As will be seen from the detailed description of the invention which is presented below, the methodology of the invention is especially focused on addressing ischemia and sudden cardiac death risk issues involving an ambulatory, heart-failure patient who is equipped with either an internal or an external pacemaker, such as a biventricular pacemaker, along with a classic Holter device which is capable of (a) processing input information relating to pacemaker and heart activities, (b) storing relevant information, and (c), when associated with an appropriately algorithmically programmed digital computer (internal or external), responding to real-time, monitored heart behavior to perform controls and adjustments in the operation of the associated pacemaker.
More specifically, and as will be seen, implementation of the present invention focuses, on the development and defining (computer calculation) of what is referred to herein as an acoustic cardiographic therapy, or control, (AC) value (also referred to simply as an AC Value). This AC Value “entity”, utilizing computer processing, is determined from (i.e., is based upon) one or more heart-functionality parameter(s) that are especially relevant to the ischemia and risk of sudden cardiac death issues. In this setting, the invention specifically recognizes the special utility, in different circumstances, of several, important heart-functionality parameters as bases for calculating, and then employing, AC Values that are deemed to be the most useful for controlling the pacing operation of a pacemaker, such as pacing rate, pacing strength and atrioventricular (AV) and interventricular (IV) delay times. These parameters are five in number. As mentioned earlier, they include LDPT (S2-Q), % LVST, S3 strength, S4 strength, and EMAT.

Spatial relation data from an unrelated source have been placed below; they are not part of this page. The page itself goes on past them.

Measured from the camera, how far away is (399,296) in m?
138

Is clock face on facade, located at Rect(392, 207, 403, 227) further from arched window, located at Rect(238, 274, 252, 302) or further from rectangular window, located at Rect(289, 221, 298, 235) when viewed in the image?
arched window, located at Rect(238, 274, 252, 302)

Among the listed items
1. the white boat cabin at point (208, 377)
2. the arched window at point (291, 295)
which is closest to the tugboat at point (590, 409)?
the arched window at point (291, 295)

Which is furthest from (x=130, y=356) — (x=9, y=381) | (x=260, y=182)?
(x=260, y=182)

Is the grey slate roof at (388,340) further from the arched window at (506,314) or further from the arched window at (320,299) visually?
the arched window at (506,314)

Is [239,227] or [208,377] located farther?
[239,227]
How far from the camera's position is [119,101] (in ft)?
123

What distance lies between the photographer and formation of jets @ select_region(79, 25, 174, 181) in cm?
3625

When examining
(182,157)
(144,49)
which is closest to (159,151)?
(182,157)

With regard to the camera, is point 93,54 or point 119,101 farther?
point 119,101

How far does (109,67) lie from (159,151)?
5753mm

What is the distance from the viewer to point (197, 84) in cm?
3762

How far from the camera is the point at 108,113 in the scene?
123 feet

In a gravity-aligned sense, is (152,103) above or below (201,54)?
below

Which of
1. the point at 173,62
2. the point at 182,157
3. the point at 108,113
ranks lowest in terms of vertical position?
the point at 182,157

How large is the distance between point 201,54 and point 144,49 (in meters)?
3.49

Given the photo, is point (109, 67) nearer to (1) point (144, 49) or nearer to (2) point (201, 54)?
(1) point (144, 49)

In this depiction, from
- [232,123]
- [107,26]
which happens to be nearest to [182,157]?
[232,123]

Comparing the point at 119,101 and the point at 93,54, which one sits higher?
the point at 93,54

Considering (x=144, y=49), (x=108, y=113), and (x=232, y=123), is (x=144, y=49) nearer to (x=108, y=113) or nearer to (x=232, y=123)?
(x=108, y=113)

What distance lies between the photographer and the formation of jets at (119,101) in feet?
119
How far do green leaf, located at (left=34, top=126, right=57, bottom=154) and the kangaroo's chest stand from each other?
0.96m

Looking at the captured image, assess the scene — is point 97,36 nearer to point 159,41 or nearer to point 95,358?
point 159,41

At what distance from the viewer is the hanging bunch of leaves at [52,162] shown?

In certain circumstances, the LDPT (S2-Q) parameter may be used as an averaged singularity for AC-Value calculation purposes, or may be used in an averaged and mathematically combined condition along with % LVST. In certain other circumstances, an appropriate averaged and computed mathematical combination of the five parameters may be the best to use, always including at least one of LDPT (S2-Q) and % LVST. Other averaged, combinational choices are certainly possible, and those skilled in the relevant medical arts will understand how to choose AC-Value-basing parameters from the detailed description of the invention which is presented below. Non-exclusive illustrations of averaging and mathematical combining of heart-functionality parameter values involved in the calculation of AC values are given below.